По собранию побежал невнятный гул.

– Кто из вас бывал в Петрограде, в Москве, в других больших городах? – Саша чуть повысила голос. – Видали там богатые дворцы, шикарные экипажи, дорогие магазины? Вы думали когда-нибудь, чем оплачено все это? На какие шиши? Я скажу вам. Все это куплено на ту самую копейку, которую человек своим трудом заработал – и от которой не получил и десятой доли. Ваш труд не принадлежит вам. А так как ваша жизнь – это труд, значит, ваша жизнь не принадлежит вам. У вас отнимают ее. Так же, как когда вас забрили в солдаты и отправили воевать за пределы России, даже не объяснив вам, зачем и почему. Когда вы видите роскошь, помните – все это вашим трудом, вашей кровью, вашими жизнями оплачено.

– Но ведь там не только дворцы и экипажи всякие, товарищ комиссар, – возразил, наморщив лоб, Прохор. – Нужны еще дороги, мосты, школы… Это ж все чего-то стоит. Выходит, как ни крути, наш пекарь не сможет оставить себе всю копейку с каждой булки?

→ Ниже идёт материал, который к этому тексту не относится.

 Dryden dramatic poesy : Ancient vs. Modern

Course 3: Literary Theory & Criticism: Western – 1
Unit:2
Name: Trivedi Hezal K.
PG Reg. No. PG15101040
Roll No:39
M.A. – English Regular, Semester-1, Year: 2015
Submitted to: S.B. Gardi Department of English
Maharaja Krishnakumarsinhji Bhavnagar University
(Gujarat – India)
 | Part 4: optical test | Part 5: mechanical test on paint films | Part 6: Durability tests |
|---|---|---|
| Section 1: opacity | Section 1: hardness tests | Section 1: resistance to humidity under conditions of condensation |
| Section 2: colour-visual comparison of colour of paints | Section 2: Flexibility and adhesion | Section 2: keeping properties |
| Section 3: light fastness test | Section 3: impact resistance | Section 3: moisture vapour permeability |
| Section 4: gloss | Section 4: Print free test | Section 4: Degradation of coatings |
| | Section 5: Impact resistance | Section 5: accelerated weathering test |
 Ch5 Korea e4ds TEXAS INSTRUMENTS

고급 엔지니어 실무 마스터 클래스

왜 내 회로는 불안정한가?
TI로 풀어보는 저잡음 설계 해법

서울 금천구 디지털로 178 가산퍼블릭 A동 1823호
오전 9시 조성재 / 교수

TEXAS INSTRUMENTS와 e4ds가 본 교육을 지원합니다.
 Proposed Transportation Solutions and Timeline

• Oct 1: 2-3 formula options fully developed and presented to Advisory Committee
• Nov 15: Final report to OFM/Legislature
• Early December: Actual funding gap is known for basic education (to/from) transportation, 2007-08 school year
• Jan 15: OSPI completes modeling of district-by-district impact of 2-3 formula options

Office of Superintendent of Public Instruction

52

– А вот для решения этих вопросов и выбираются Советы. На каждом производстве есть Совет из тех, кто там работает. Они обсуждают вопросы и решают, что нужно построить для всех и по сколько на это скинуться. Местные Советы выбирают своих представителей в городские Советы и дальше, так до Верховного Совета, управляющего всей страной. Как тратить общие средства, по каким правилам жить – все это решают те, кого выбрали рабочие, крестьяне и солдаты. Такие же, как вы. Власть Советов – это ваша власть!

– А разве не власть большевиков? – спросил паренек из середины зала. Саша запомнила его лицо, но ответила с улыбкой:

– Партия большевиков не правит. Правят Советы. А большевики учат трудящихся, как собой управлять. Чтоб стать большевиком, надо много учиться. Подойдите после собрания, я раздам вам книги. В следующий раз обсудим, кто что прочел. Кто что понял или не понял. С винтовкой без книги нет побед! Это из поэта одного пролетарского, его стихи у нас тоже теперь есть. Учитесь сами, учите других – и сможете со временем вступить в партию. Не бойтесь ничего, и если что-то непонятно, обязательно спрашивайте меня или других партийных товарищей. Мы здесь, чтобы помочь вам во всем разобраться. Потому что пришло ваше время.

***

– Так какое оружие ты хочешь освоить, комиссар? – спросила Аглая, раздеваясь перед сном.

– Все.

– Неплохо! Но зачем?

– Я имею в виду, все модели пистолетов и револьверов, какие только есть у нас на вооружении. Сегодня меня пытались убить с помощью осколка стекла. Человек, который сделал это, смог раздавить в руке стакан. Я битый час пыталась повторить это – у меня не получается. Силы не хватает. Чего смеешься? Сама попробуй. Руку только обмотай тряпкой. Тому человеку в его ситуации было уже все равно, но нам пока еще нет.

Интересно вот что. В двух шагах стоял Лекса с наганом в кобуре – я даже не уверена, что кобура была застегнута. Если б пленный этот догадался выхватить у Лексы наган, я бы, скорее всего, была мертва. А так, при всей эффектности жеста со стаканом, летит кусок стекла довольно медленно, а реакция у Белоусова хорошая, на мое счастье.

– Лекса! Да, этот ротозей, пожалуй, запросто проворонил бы наган, – хмыкнула Аглая. Саша отвела глаза. Между этими двумя явно что-то происходило. Саша надеялась, что это не станет ее делом. Но опасалась, что станет. Опасное дело – романы в действующей армии.

– В этом есть смысл, – продолжила Аглая. – Физически сильнее среднего мужчины ты вряд ли станешь, комиссар. Твоими преимуществами могут быть скорость и ловкость. И подлость. В боевой обстановке, я имею в виду. Ну, какую бы обстановку ты ни определила как боевую.